- Задание 1: В каком эссе, согласно тексту о Варламе Шаламове, писатель провозглашает окончательную смерть романа?

── Исходный текст ──

Незамеченная революция новатора-мученика. Что нужно знать про Варлама Шаламова
17 января 1982 года умер Варлам Шаламов. Корреспондент «Сноба» Алексей Черников побеседовал с Сергеем Соловьевым, руководителем проекта Shalamov.ru и главным специалистом Российского государственного архива
социально-политической истории, о том, какую революцию Шаламов совершил в литературе, чем он отличается от Фуко, как помогает противостоять «цифровому концлагерю» и тотальному «Диснейленду», как сохранить себя в нечеловеческих условиях и грозят ли они нам в скором будущем.
Шаламова обычно вспоминают как автора лагерной прозы, но редко говорят о нем как о новаторе, создавшем новый литературный язык. Давайте исправим это и определим, в чем это новаторство состояло.
Среди исследователей тот факт, что он создал новый литературный язык, уже является общепризнанным. И именно это приводит многих филологов в экстаз. Кстати, большинство исследователей прозаического языка Шаламова до сих пор — западные. В чем состоит его новаторство? Шаламов сам написал об этом в эссе «О прозе», в котором манифестирует окончательную смерть романа. Он говорил, что никакая сила в мире не воскресит эту литературную форму, потому что доверие к беллетристике подорвано. Поэтому в прозе, по мнению Шаламова, необходимо стереть границу между документом и художественностью. Ведь сегодняшний читатель убеждается только документальными свидетельствами.
Чтобы читатель почувствовал эту документальность, Шаламов прибегает к «эффекту присутствия» и «сбою восприятия» — особым литературным приемам. Они работают достаточно сложно и почти неуловимо. Например, в двух рассказах из цикла «Левый берег» фигурирует практически один и тот же персонаж — заведующий хирургическим отделением лагерной больницы. В рассказе «Прокуратор Иудеи» (кстати, это отсылка на одноименный рассказ Анатоля Франса) он выведен под фамилией Кубанцев и показан как растерянный человек, не сумевший помочь больным. И в том же цикле, в рассказе «Потомок декабриста», снова действует начальник хирургического отделения, только уже по фамилии Рубанцев. И он, наоборот, очень ответственный, он не боится начальства и не терпит подхалимаж. Читатель начинает путаться: Кубанцев и Рубанцев — это один человек или нет?

───

- Задание 2: Пожалуйста, соберите из списка ниже все строки, в которых встречается слово «suit».

── Извлечённые данные ──

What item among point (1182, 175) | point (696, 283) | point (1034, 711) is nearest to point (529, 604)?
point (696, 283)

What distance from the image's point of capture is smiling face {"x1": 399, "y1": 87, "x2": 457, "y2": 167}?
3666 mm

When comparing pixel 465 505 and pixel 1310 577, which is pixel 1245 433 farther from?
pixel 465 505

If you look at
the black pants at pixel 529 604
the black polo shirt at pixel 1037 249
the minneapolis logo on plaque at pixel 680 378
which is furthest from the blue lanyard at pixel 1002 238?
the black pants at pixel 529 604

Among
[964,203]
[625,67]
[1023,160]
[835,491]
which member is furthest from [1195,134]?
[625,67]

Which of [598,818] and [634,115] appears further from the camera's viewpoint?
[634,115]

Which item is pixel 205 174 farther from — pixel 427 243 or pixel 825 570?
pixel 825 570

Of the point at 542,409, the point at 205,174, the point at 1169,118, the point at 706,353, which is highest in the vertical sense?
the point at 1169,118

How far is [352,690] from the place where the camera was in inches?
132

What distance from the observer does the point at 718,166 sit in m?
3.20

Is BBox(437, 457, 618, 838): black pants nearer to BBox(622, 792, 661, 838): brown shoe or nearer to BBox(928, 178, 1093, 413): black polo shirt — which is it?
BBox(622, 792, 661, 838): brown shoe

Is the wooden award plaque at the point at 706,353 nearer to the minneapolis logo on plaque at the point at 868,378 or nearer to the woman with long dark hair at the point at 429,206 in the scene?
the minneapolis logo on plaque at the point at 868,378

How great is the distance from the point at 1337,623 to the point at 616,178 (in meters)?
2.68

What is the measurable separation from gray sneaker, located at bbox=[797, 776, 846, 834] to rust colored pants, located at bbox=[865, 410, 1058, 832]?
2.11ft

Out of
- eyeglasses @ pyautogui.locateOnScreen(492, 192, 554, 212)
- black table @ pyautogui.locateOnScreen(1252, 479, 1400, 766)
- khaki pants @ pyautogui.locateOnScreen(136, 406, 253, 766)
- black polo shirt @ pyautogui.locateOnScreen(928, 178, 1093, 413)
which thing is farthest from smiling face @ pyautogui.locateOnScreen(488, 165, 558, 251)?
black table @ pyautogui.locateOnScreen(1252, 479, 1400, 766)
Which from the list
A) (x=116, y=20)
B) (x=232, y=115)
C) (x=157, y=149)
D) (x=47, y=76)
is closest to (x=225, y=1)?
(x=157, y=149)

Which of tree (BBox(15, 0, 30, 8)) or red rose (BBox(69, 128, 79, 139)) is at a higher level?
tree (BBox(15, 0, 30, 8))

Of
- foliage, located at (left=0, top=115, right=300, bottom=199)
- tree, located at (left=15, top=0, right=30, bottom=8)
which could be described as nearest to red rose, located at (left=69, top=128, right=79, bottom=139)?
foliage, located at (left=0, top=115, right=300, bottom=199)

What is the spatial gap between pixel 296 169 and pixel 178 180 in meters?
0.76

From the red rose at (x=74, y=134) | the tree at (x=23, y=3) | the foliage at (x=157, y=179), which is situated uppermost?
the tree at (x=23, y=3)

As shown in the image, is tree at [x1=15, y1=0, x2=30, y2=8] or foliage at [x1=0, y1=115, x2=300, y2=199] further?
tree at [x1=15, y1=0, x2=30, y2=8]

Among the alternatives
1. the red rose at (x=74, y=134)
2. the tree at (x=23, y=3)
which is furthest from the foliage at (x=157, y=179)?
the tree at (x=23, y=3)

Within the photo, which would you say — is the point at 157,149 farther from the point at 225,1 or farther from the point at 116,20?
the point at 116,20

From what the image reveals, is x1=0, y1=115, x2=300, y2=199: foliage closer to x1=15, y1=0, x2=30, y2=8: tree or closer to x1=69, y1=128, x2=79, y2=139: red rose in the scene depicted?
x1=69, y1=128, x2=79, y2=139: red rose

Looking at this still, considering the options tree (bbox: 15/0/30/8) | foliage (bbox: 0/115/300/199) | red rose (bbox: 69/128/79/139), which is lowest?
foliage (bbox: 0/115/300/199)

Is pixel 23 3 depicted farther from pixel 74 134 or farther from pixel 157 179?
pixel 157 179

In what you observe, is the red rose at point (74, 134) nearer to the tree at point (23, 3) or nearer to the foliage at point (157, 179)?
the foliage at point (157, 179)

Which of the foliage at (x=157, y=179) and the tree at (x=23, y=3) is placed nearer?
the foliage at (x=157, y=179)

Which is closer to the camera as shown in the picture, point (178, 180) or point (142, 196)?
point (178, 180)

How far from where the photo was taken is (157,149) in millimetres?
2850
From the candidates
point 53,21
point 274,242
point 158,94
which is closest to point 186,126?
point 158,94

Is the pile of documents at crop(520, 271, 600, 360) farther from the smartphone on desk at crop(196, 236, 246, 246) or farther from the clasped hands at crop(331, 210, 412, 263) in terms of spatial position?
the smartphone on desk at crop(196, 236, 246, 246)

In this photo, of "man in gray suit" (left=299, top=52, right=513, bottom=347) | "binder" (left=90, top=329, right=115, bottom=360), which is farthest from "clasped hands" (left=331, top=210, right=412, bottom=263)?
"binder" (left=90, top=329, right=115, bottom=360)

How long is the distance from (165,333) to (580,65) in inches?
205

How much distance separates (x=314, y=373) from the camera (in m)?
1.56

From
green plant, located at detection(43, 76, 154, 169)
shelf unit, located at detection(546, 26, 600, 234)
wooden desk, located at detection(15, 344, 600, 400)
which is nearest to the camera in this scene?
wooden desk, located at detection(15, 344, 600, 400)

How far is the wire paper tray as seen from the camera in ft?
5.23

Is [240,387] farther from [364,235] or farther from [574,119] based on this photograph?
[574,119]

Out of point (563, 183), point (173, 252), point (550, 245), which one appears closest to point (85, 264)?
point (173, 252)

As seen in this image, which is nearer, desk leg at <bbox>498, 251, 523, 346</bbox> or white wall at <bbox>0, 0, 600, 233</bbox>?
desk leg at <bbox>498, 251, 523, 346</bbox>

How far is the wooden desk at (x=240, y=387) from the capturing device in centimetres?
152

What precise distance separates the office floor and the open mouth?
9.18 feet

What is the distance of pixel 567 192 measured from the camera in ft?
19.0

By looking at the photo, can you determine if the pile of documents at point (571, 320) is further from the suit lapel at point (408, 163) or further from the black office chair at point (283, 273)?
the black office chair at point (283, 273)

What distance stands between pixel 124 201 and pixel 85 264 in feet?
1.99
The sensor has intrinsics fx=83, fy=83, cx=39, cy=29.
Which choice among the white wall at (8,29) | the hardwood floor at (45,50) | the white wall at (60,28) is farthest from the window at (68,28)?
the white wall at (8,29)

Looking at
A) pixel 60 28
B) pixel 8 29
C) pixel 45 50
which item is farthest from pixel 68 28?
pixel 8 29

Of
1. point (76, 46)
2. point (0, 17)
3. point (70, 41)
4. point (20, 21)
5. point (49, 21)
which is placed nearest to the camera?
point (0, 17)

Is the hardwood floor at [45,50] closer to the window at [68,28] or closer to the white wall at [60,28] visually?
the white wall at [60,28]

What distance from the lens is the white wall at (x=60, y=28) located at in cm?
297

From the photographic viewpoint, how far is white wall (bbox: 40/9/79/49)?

───

- Решение задачи 1: В эссе «О прозе».

- Решение задачи 2:
In this photo, of "man in gray suit" (left=299, top=52, right=513, bottom=347) | "binder" (left=90, top=329, right=115, bottom=360), which is farthest from "clasped hands" (left=331, top=210, right=412, bottom=263)?
By looking at the photo, can you determine if the pile of documents at point (571, 320) is further from the suit lapel at point (408, 163) or further from the black office chair at point (283, 273)?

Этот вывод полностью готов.